Der „eiserne Gustav“

4. juni 1928. der „eiserne gustav“ kommt pünktlich zu seinem 69. geburtstag mit seiner droschke in paris an.

gustav hartmann (1859–1938), selbst sohn eines kutschers, war erst bäcker, dann kolonialwarenhändler und hatte mit 26 jahren sein eigenes fuhrunternehmen gegründet. seinen spitznamen soll er er sich damit verdient haben, dass er am bahnhof wannsee immer „eisern“ auf den letzten zug gewartet hat. 

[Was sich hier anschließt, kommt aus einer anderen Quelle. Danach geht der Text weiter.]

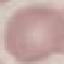

It is uninfected.

preparation = thin smear
image type = automatically extracted cell patch, resized to 64 × 64 pixels
capture = smartphone camera at the microscope eyepiece
stain = Giemsa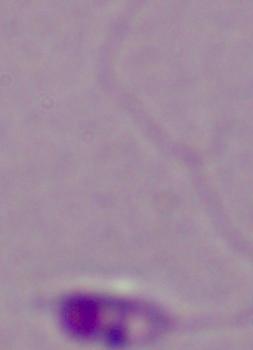
1000x magnification. Photomicrograph. A Leishmania parasite is shown.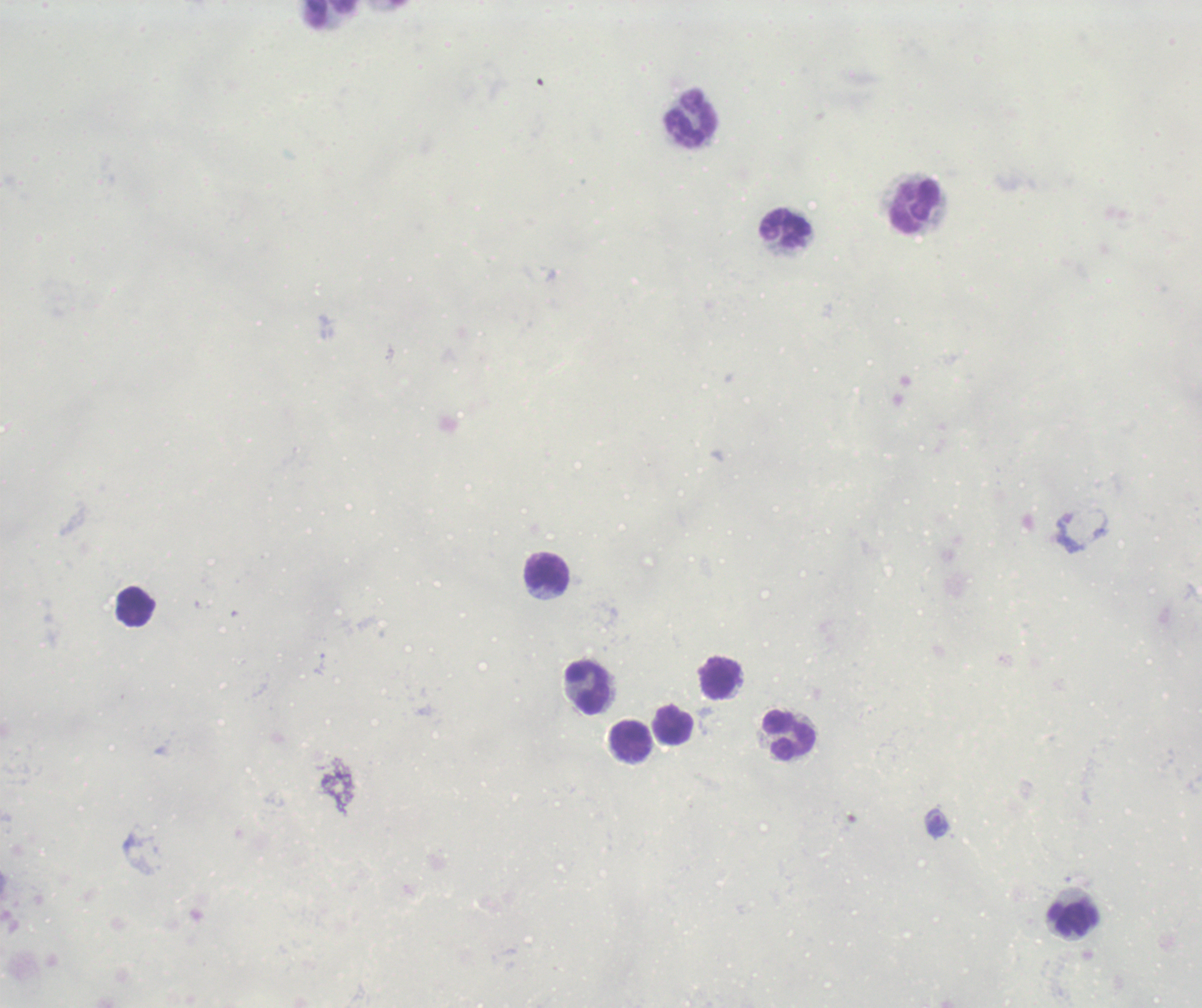
Approximate object centers, in pixels from the top-left corner. Leukocyte locations: (x=332, y=14), (x=692, y=119), (x=916, y=206), (x=786, y=228), (x=547, y=573), (x=137, y=607), (x=719, y=679), (x=590, y=689), (x=672, y=727), (x=790, y=734), (x=631, y=741), (x=1073, y=919). Trophozoite locations: (x=937, y=824). Image is 1202×1008 pixels. Thick blood smear. One field from this slide. Background quality: poor. Result: positive for Plasmodium parasites. Captured at 100x magnification. Romanowsky stain. Previously used in a real diagnosis.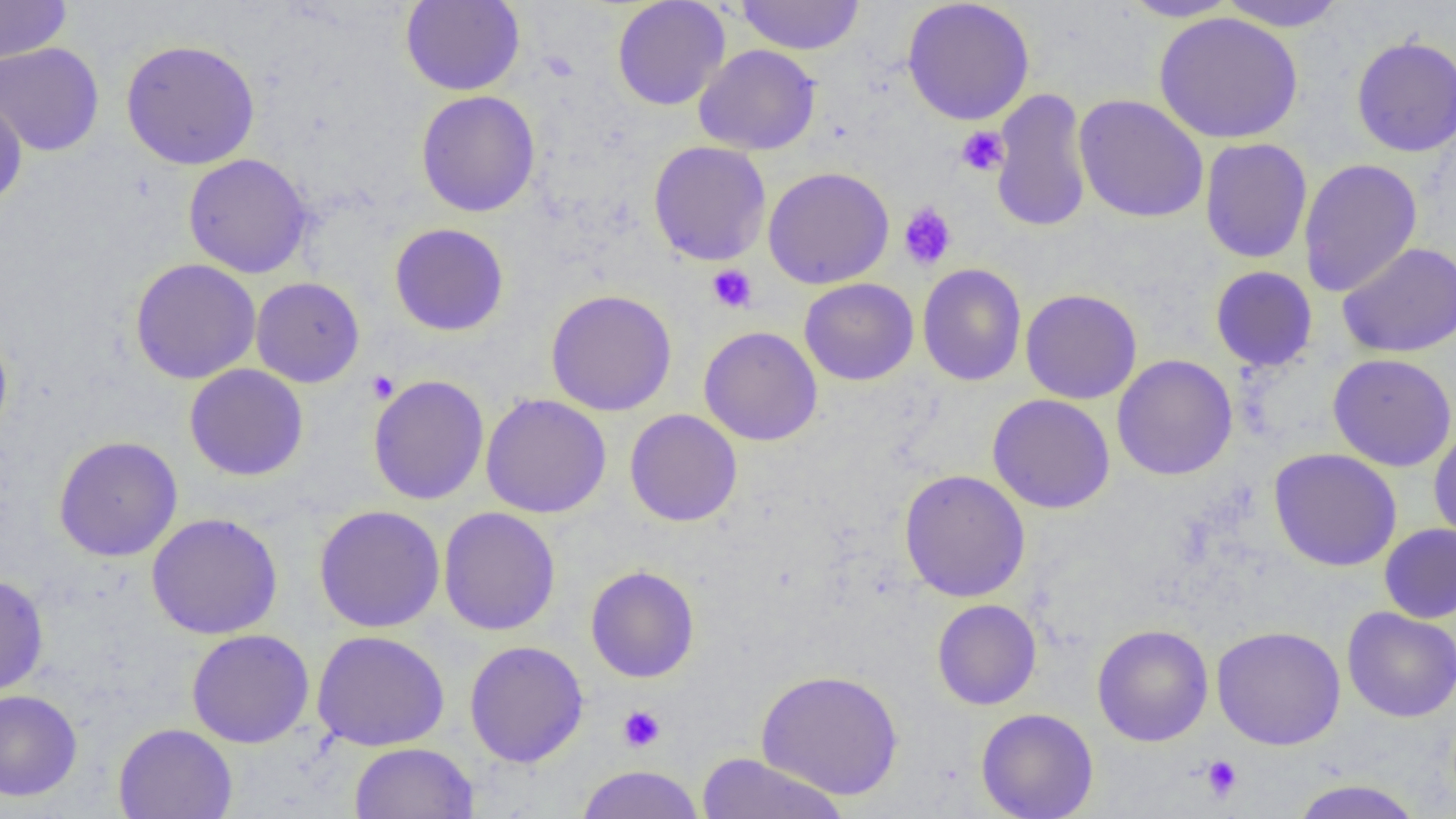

mitte der 1920er jahre gab es nur noch 200 kutschperde in berlin, weil sich inzwischen autos und taxen durchgesetzt hatten. mit seiner fahrt wollte der eiserne nun ein zeichen setzen (andererseits besaß er selbst zwei taxen, soll aber ein miserabler chauffeur gewesen sein), zumindest aber hatte er an seinen wagen geschrieben: „der älteste fuhrherr von wannsee, gründer der wannseedroschken, erlaubt sich mit der droschke 120 die letzte fahrt berlin – paris zu machen, da das pferdematerial im aussterbeetat steht.“ 
der legende nach war ihm die idee zu der unternehmung gekommen, nachdem er eines tages eine französin zu kutschieren und die gefragt hatte: „ja, wo kommt denn madame her?“ die madame habe geantwortet: „aus paris aufm pferd“, worauf er getönt habe: „ach, was eine frau kann, das kann ich auch! ich werde sie im nächsten jahr besuchen.“ 
es war die zeit der sportlichen rekorde, so hatte lindbergh gerade seinen transatlantik-flug absolviert. aber auf die idee, sich mit einem einspänner auf einen über 1000 kilometer langen weg zu machen, war noch keiner gekommen. vermutlich wäre der rummel um die fahrt des „eisernen gustav“ auch nicht so groß ausgefallen, hätte der ullstein verlag nicht die tour gesponsert und einen reporter mitgeschickt. mit dabei hatte gustav hartmann auch noch zehntausend postkarten, die ihn auf dem kutschbock zeigten und die er unterwegs verkaufen wollte.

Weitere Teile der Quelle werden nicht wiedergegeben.